Sozialimpuls aus dem Astralischen (Seelischen)

Welche Sozialimpulse erwachsen aus der astralischen Seinsebene?

Schwierige seelische Umgestaltung

Beim Seelischen geht es „an das Eingemachte“ (vgl. Anthroposophische Menschenkunde: Begabungen des Astralleibes). Wir wissen ja alle viel mehr, was wir tun sollten, müssten, gerne würden – und wir spüren, da sind seelische Widerstände, sodass wir es nicht vermögen (vgl. Ideale: Ideale, Führung und Zusammenarbeit). Die große Frage an die eigene Seele ist:

Liebe Seele, du mit deiner Fähigkeit zu fühlen und zu wollen, mit deinen Sympathien und Antipathien, du Bewusstseinsraum in mir, was brauchst du denn, damit du empfänglich wirst für das, was dein Höheres, wahres Ich, dein besseres Selbst, wirklich will?
----
Zu erledigende Aufgaben —
**a.** Was spüren wir laut dem Text über Sozialimpulse aus dem Astralischen, sodass wir nicht vermögen, was wir tun sollten?
**b.** Führe den Text über Sozialimpulse aus dem Astralischen im Anschluss an seinen letzten Satz fort.
Die Einträge stammen aus einer anderen Quelle als der Text.

Bereitgestellte Einträge —
----
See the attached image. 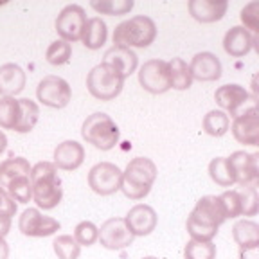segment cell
<instances>
[{
  "label": "cell",
  "instance_id": "obj_1",
  "mask_svg": "<svg viewBox=\"0 0 259 259\" xmlns=\"http://www.w3.org/2000/svg\"><path fill=\"white\" fill-rule=\"evenodd\" d=\"M32 200L44 210H51L60 205L63 198L61 178L58 177V167L53 162H38L31 167Z\"/></svg>",
  "mask_w": 259,
  "mask_h": 259
},
{
  "label": "cell",
  "instance_id": "obj_2",
  "mask_svg": "<svg viewBox=\"0 0 259 259\" xmlns=\"http://www.w3.org/2000/svg\"><path fill=\"white\" fill-rule=\"evenodd\" d=\"M157 180V166L151 158L137 157L128 162L122 173L121 191L130 200H142L148 196Z\"/></svg>",
  "mask_w": 259,
  "mask_h": 259
},
{
  "label": "cell",
  "instance_id": "obj_3",
  "mask_svg": "<svg viewBox=\"0 0 259 259\" xmlns=\"http://www.w3.org/2000/svg\"><path fill=\"white\" fill-rule=\"evenodd\" d=\"M157 38V25L150 16L139 15L122 22L113 31V44L119 47H150Z\"/></svg>",
  "mask_w": 259,
  "mask_h": 259
},
{
  "label": "cell",
  "instance_id": "obj_4",
  "mask_svg": "<svg viewBox=\"0 0 259 259\" xmlns=\"http://www.w3.org/2000/svg\"><path fill=\"white\" fill-rule=\"evenodd\" d=\"M81 137L97 150L108 151L115 148L119 137H121V132L110 115L103 112H96L85 119V122L81 126Z\"/></svg>",
  "mask_w": 259,
  "mask_h": 259
},
{
  "label": "cell",
  "instance_id": "obj_5",
  "mask_svg": "<svg viewBox=\"0 0 259 259\" xmlns=\"http://www.w3.org/2000/svg\"><path fill=\"white\" fill-rule=\"evenodd\" d=\"M124 77L110 65H96L87 76V89L99 101H112L122 92Z\"/></svg>",
  "mask_w": 259,
  "mask_h": 259
},
{
  "label": "cell",
  "instance_id": "obj_6",
  "mask_svg": "<svg viewBox=\"0 0 259 259\" xmlns=\"http://www.w3.org/2000/svg\"><path fill=\"white\" fill-rule=\"evenodd\" d=\"M36 97L41 105L49 108H65L72 99V89L63 77L60 76H45L38 83Z\"/></svg>",
  "mask_w": 259,
  "mask_h": 259
},
{
  "label": "cell",
  "instance_id": "obj_7",
  "mask_svg": "<svg viewBox=\"0 0 259 259\" xmlns=\"http://www.w3.org/2000/svg\"><path fill=\"white\" fill-rule=\"evenodd\" d=\"M87 20L89 18H87L85 9L81 6H65L56 18V32L63 41L74 44V41L81 40V36H83V29L87 25Z\"/></svg>",
  "mask_w": 259,
  "mask_h": 259
},
{
  "label": "cell",
  "instance_id": "obj_8",
  "mask_svg": "<svg viewBox=\"0 0 259 259\" xmlns=\"http://www.w3.org/2000/svg\"><path fill=\"white\" fill-rule=\"evenodd\" d=\"M122 171L112 162H99L89 171V186L96 194L110 196L121 189Z\"/></svg>",
  "mask_w": 259,
  "mask_h": 259
},
{
  "label": "cell",
  "instance_id": "obj_9",
  "mask_svg": "<svg viewBox=\"0 0 259 259\" xmlns=\"http://www.w3.org/2000/svg\"><path fill=\"white\" fill-rule=\"evenodd\" d=\"M61 229L60 222L51 216H44L38 209H25L18 218V231L27 238H47Z\"/></svg>",
  "mask_w": 259,
  "mask_h": 259
},
{
  "label": "cell",
  "instance_id": "obj_10",
  "mask_svg": "<svg viewBox=\"0 0 259 259\" xmlns=\"http://www.w3.org/2000/svg\"><path fill=\"white\" fill-rule=\"evenodd\" d=\"M139 83L150 94H164L171 89L169 69L164 60H148L139 70Z\"/></svg>",
  "mask_w": 259,
  "mask_h": 259
},
{
  "label": "cell",
  "instance_id": "obj_11",
  "mask_svg": "<svg viewBox=\"0 0 259 259\" xmlns=\"http://www.w3.org/2000/svg\"><path fill=\"white\" fill-rule=\"evenodd\" d=\"M135 236L130 232L124 218H110L99 229V243L108 250H122L134 243Z\"/></svg>",
  "mask_w": 259,
  "mask_h": 259
},
{
  "label": "cell",
  "instance_id": "obj_12",
  "mask_svg": "<svg viewBox=\"0 0 259 259\" xmlns=\"http://www.w3.org/2000/svg\"><path fill=\"white\" fill-rule=\"evenodd\" d=\"M231 166L234 184L239 186H250L257 184L259 178V153H247V151H236L231 157H227Z\"/></svg>",
  "mask_w": 259,
  "mask_h": 259
},
{
  "label": "cell",
  "instance_id": "obj_13",
  "mask_svg": "<svg viewBox=\"0 0 259 259\" xmlns=\"http://www.w3.org/2000/svg\"><path fill=\"white\" fill-rule=\"evenodd\" d=\"M232 135L238 142L247 146H259V115L255 106L238 113L232 122Z\"/></svg>",
  "mask_w": 259,
  "mask_h": 259
},
{
  "label": "cell",
  "instance_id": "obj_14",
  "mask_svg": "<svg viewBox=\"0 0 259 259\" xmlns=\"http://www.w3.org/2000/svg\"><path fill=\"white\" fill-rule=\"evenodd\" d=\"M124 222L134 236H148L155 231L158 218L153 207L146 205V203H137L135 207L130 209Z\"/></svg>",
  "mask_w": 259,
  "mask_h": 259
},
{
  "label": "cell",
  "instance_id": "obj_15",
  "mask_svg": "<svg viewBox=\"0 0 259 259\" xmlns=\"http://www.w3.org/2000/svg\"><path fill=\"white\" fill-rule=\"evenodd\" d=\"M191 16L202 24H212L222 20L229 9L227 0H189L187 2Z\"/></svg>",
  "mask_w": 259,
  "mask_h": 259
},
{
  "label": "cell",
  "instance_id": "obj_16",
  "mask_svg": "<svg viewBox=\"0 0 259 259\" xmlns=\"http://www.w3.org/2000/svg\"><path fill=\"white\" fill-rule=\"evenodd\" d=\"M85 160V148L76 141H63L54 150V166L63 171H74Z\"/></svg>",
  "mask_w": 259,
  "mask_h": 259
},
{
  "label": "cell",
  "instance_id": "obj_17",
  "mask_svg": "<svg viewBox=\"0 0 259 259\" xmlns=\"http://www.w3.org/2000/svg\"><path fill=\"white\" fill-rule=\"evenodd\" d=\"M189 70L193 79L216 81L222 77V61L212 53H198L191 60Z\"/></svg>",
  "mask_w": 259,
  "mask_h": 259
},
{
  "label": "cell",
  "instance_id": "obj_18",
  "mask_svg": "<svg viewBox=\"0 0 259 259\" xmlns=\"http://www.w3.org/2000/svg\"><path fill=\"white\" fill-rule=\"evenodd\" d=\"M103 63L110 65L112 69H115L126 79L130 74L135 72L137 63H139V58L132 49L113 45L112 49H108V51L105 53V56H103Z\"/></svg>",
  "mask_w": 259,
  "mask_h": 259
},
{
  "label": "cell",
  "instance_id": "obj_19",
  "mask_svg": "<svg viewBox=\"0 0 259 259\" xmlns=\"http://www.w3.org/2000/svg\"><path fill=\"white\" fill-rule=\"evenodd\" d=\"M254 41H255V38L252 36L247 29L236 25V27L227 31L225 38H223V49H225V53L229 54V56L243 58L252 51Z\"/></svg>",
  "mask_w": 259,
  "mask_h": 259
},
{
  "label": "cell",
  "instance_id": "obj_20",
  "mask_svg": "<svg viewBox=\"0 0 259 259\" xmlns=\"http://www.w3.org/2000/svg\"><path fill=\"white\" fill-rule=\"evenodd\" d=\"M25 76L24 69L16 63H6L0 67V96L2 97H15L25 89Z\"/></svg>",
  "mask_w": 259,
  "mask_h": 259
},
{
  "label": "cell",
  "instance_id": "obj_21",
  "mask_svg": "<svg viewBox=\"0 0 259 259\" xmlns=\"http://www.w3.org/2000/svg\"><path fill=\"white\" fill-rule=\"evenodd\" d=\"M214 101L231 115H238L239 108L247 105L248 92L241 85H223L214 92Z\"/></svg>",
  "mask_w": 259,
  "mask_h": 259
},
{
  "label": "cell",
  "instance_id": "obj_22",
  "mask_svg": "<svg viewBox=\"0 0 259 259\" xmlns=\"http://www.w3.org/2000/svg\"><path fill=\"white\" fill-rule=\"evenodd\" d=\"M193 214L196 218H200L202 222L209 223V225L220 227L225 222V212H223V207L220 203L218 196H203L196 202V207L193 209Z\"/></svg>",
  "mask_w": 259,
  "mask_h": 259
},
{
  "label": "cell",
  "instance_id": "obj_23",
  "mask_svg": "<svg viewBox=\"0 0 259 259\" xmlns=\"http://www.w3.org/2000/svg\"><path fill=\"white\" fill-rule=\"evenodd\" d=\"M106 38H108V29H106L105 22H103L99 16L89 18L85 29H83V36H81L83 45H85L87 49L96 51V49H101L103 45H105Z\"/></svg>",
  "mask_w": 259,
  "mask_h": 259
},
{
  "label": "cell",
  "instance_id": "obj_24",
  "mask_svg": "<svg viewBox=\"0 0 259 259\" xmlns=\"http://www.w3.org/2000/svg\"><path fill=\"white\" fill-rule=\"evenodd\" d=\"M24 175H31V166H29L27 158L24 157H13L8 160L0 162V187L6 189L11 180Z\"/></svg>",
  "mask_w": 259,
  "mask_h": 259
},
{
  "label": "cell",
  "instance_id": "obj_25",
  "mask_svg": "<svg viewBox=\"0 0 259 259\" xmlns=\"http://www.w3.org/2000/svg\"><path fill=\"white\" fill-rule=\"evenodd\" d=\"M232 238L239 245V248L259 245V225L252 220H239L232 227Z\"/></svg>",
  "mask_w": 259,
  "mask_h": 259
},
{
  "label": "cell",
  "instance_id": "obj_26",
  "mask_svg": "<svg viewBox=\"0 0 259 259\" xmlns=\"http://www.w3.org/2000/svg\"><path fill=\"white\" fill-rule=\"evenodd\" d=\"M167 69H169L171 89L187 90L193 85V76H191L189 65L182 58H173L171 61H167Z\"/></svg>",
  "mask_w": 259,
  "mask_h": 259
},
{
  "label": "cell",
  "instance_id": "obj_27",
  "mask_svg": "<svg viewBox=\"0 0 259 259\" xmlns=\"http://www.w3.org/2000/svg\"><path fill=\"white\" fill-rule=\"evenodd\" d=\"M18 105H20V117L16 122L15 130L13 132H18V134H29L38 122L40 117V108L34 101L24 97V99H18Z\"/></svg>",
  "mask_w": 259,
  "mask_h": 259
},
{
  "label": "cell",
  "instance_id": "obj_28",
  "mask_svg": "<svg viewBox=\"0 0 259 259\" xmlns=\"http://www.w3.org/2000/svg\"><path fill=\"white\" fill-rule=\"evenodd\" d=\"M231 128V119L222 110H212L203 117V132L210 137H222Z\"/></svg>",
  "mask_w": 259,
  "mask_h": 259
},
{
  "label": "cell",
  "instance_id": "obj_29",
  "mask_svg": "<svg viewBox=\"0 0 259 259\" xmlns=\"http://www.w3.org/2000/svg\"><path fill=\"white\" fill-rule=\"evenodd\" d=\"M186 229L193 241H212V238L218 234V227L202 222V220L196 218L193 212H191L189 218H187Z\"/></svg>",
  "mask_w": 259,
  "mask_h": 259
},
{
  "label": "cell",
  "instance_id": "obj_30",
  "mask_svg": "<svg viewBox=\"0 0 259 259\" xmlns=\"http://www.w3.org/2000/svg\"><path fill=\"white\" fill-rule=\"evenodd\" d=\"M209 177L212 182H216L220 187H231L234 186V177H232L231 166L225 157H216L209 164Z\"/></svg>",
  "mask_w": 259,
  "mask_h": 259
},
{
  "label": "cell",
  "instance_id": "obj_31",
  "mask_svg": "<svg viewBox=\"0 0 259 259\" xmlns=\"http://www.w3.org/2000/svg\"><path fill=\"white\" fill-rule=\"evenodd\" d=\"M20 117V105L15 97H0V128L15 130Z\"/></svg>",
  "mask_w": 259,
  "mask_h": 259
},
{
  "label": "cell",
  "instance_id": "obj_32",
  "mask_svg": "<svg viewBox=\"0 0 259 259\" xmlns=\"http://www.w3.org/2000/svg\"><path fill=\"white\" fill-rule=\"evenodd\" d=\"M90 8L101 15L121 16L134 9V0H92Z\"/></svg>",
  "mask_w": 259,
  "mask_h": 259
},
{
  "label": "cell",
  "instance_id": "obj_33",
  "mask_svg": "<svg viewBox=\"0 0 259 259\" xmlns=\"http://www.w3.org/2000/svg\"><path fill=\"white\" fill-rule=\"evenodd\" d=\"M8 194L11 196L15 202L18 203H27L32 198V186H31V175H24L18 177L15 180L9 182V186L6 187Z\"/></svg>",
  "mask_w": 259,
  "mask_h": 259
},
{
  "label": "cell",
  "instance_id": "obj_34",
  "mask_svg": "<svg viewBox=\"0 0 259 259\" xmlns=\"http://www.w3.org/2000/svg\"><path fill=\"white\" fill-rule=\"evenodd\" d=\"M53 248L54 254L58 255V259H77L81 254V247L77 245L74 236L69 234H61L58 238H54Z\"/></svg>",
  "mask_w": 259,
  "mask_h": 259
},
{
  "label": "cell",
  "instance_id": "obj_35",
  "mask_svg": "<svg viewBox=\"0 0 259 259\" xmlns=\"http://www.w3.org/2000/svg\"><path fill=\"white\" fill-rule=\"evenodd\" d=\"M239 194V205H241L243 216H255L259 210V200H257V184L250 186H241L238 191Z\"/></svg>",
  "mask_w": 259,
  "mask_h": 259
},
{
  "label": "cell",
  "instance_id": "obj_36",
  "mask_svg": "<svg viewBox=\"0 0 259 259\" xmlns=\"http://www.w3.org/2000/svg\"><path fill=\"white\" fill-rule=\"evenodd\" d=\"M70 58H72V45L63 40L53 41V44L49 45L47 53H45V60L51 65H54V67L69 63Z\"/></svg>",
  "mask_w": 259,
  "mask_h": 259
},
{
  "label": "cell",
  "instance_id": "obj_37",
  "mask_svg": "<svg viewBox=\"0 0 259 259\" xmlns=\"http://www.w3.org/2000/svg\"><path fill=\"white\" fill-rule=\"evenodd\" d=\"M186 259H216V245L212 241H187L184 248Z\"/></svg>",
  "mask_w": 259,
  "mask_h": 259
},
{
  "label": "cell",
  "instance_id": "obj_38",
  "mask_svg": "<svg viewBox=\"0 0 259 259\" xmlns=\"http://www.w3.org/2000/svg\"><path fill=\"white\" fill-rule=\"evenodd\" d=\"M99 236V229L94 225L92 222H81L74 229V239L77 241L79 247H90L97 241Z\"/></svg>",
  "mask_w": 259,
  "mask_h": 259
},
{
  "label": "cell",
  "instance_id": "obj_39",
  "mask_svg": "<svg viewBox=\"0 0 259 259\" xmlns=\"http://www.w3.org/2000/svg\"><path fill=\"white\" fill-rule=\"evenodd\" d=\"M218 198L223 207V212H225V218H238V216H241V205H239L238 191L236 189L225 191Z\"/></svg>",
  "mask_w": 259,
  "mask_h": 259
},
{
  "label": "cell",
  "instance_id": "obj_40",
  "mask_svg": "<svg viewBox=\"0 0 259 259\" xmlns=\"http://www.w3.org/2000/svg\"><path fill=\"white\" fill-rule=\"evenodd\" d=\"M239 18L248 32H259V2H250L245 6L241 9Z\"/></svg>",
  "mask_w": 259,
  "mask_h": 259
},
{
  "label": "cell",
  "instance_id": "obj_41",
  "mask_svg": "<svg viewBox=\"0 0 259 259\" xmlns=\"http://www.w3.org/2000/svg\"><path fill=\"white\" fill-rule=\"evenodd\" d=\"M16 214V202L8 194V191L0 187V216H11Z\"/></svg>",
  "mask_w": 259,
  "mask_h": 259
},
{
  "label": "cell",
  "instance_id": "obj_42",
  "mask_svg": "<svg viewBox=\"0 0 259 259\" xmlns=\"http://www.w3.org/2000/svg\"><path fill=\"white\" fill-rule=\"evenodd\" d=\"M239 259H259V245L239 248Z\"/></svg>",
  "mask_w": 259,
  "mask_h": 259
},
{
  "label": "cell",
  "instance_id": "obj_43",
  "mask_svg": "<svg viewBox=\"0 0 259 259\" xmlns=\"http://www.w3.org/2000/svg\"><path fill=\"white\" fill-rule=\"evenodd\" d=\"M11 231V218L8 216H0V239H4Z\"/></svg>",
  "mask_w": 259,
  "mask_h": 259
},
{
  "label": "cell",
  "instance_id": "obj_44",
  "mask_svg": "<svg viewBox=\"0 0 259 259\" xmlns=\"http://www.w3.org/2000/svg\"><path fill=\"white\" fill-rule=\"evenodd\" d=\"M9 255V247L4 239H0V259H8Z\"/></svg>",
  "mask_w": 259,
  "mask_h": 259
},
{
  "label": "cell",
  "instance_id": "obj_45",
  "mask_svg": "<svg viewBox=\"0 0 259 259\" xmlns=\"http://www.w3.org/2000/svg\"><path fill=\"white\" fill-rule=\"evenodd\" d=\"M6 148H8V137H6L4 132H0V155L4 153Z\"/></svg>",
  "mask_w": 259,
  "mask_h": 259
},
{
  "label": "cell",
  "instance_id": "obj_46",
  "mask_svg": "<svg viewBox=\"0 0 259 259\" xmlns=\"http://www.w3.org/2000/svg\"><path fill=\"white\" fill-rule=\"evenodd\" d=\"M142 259H158V257H153V255H148V257H142Z\"/></svg>",
  "mask_w": 259,
  "mask_h": 259
}]
</instances>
----
Ergebnisse je Aufgabe —
**a.** Seelische Widerstände.

**b.**
Das, was sich als Ich-Organisation verkörpert, gibt dem physischen Leib sein Ich-Bewusstsein (vgl. Anthroposophische Menschenkunde: Begabungen der Ich-Organisation). Das ist aber leibgebunden. Das ist das niedere Ich. Das Höhere Ich ist nicht leibgebunden (vgl. Identität und Ich: Das Ich als Kern der Persönlichkeit). Daran kann ich Anschluss suchen und finden durch mein freies Wollen, durch meine Liebe zum Geist, und durch meine Gedanken der Erkenntnis, auch meine Menschenerkenntnis.

Alles, was man mit Selbstmanagement, Selbstwirksamkeit, Selbsterziehung meint, hat mit der Umgestaltung des Astralleibes hin zu einem Gefäß für das Höhere zu tun. Dass sich die Seele sozial orientieren kann, ist die Folge von Arbeit an sich selbst. Zur Selbstschulung hat Rudolf Steiner sehr viel gesagt, drei Aspekte davon möchte ich kurz nennen (vgl. Gemeinschaft(sbildung): Erkennen der eigenen Antisozialität).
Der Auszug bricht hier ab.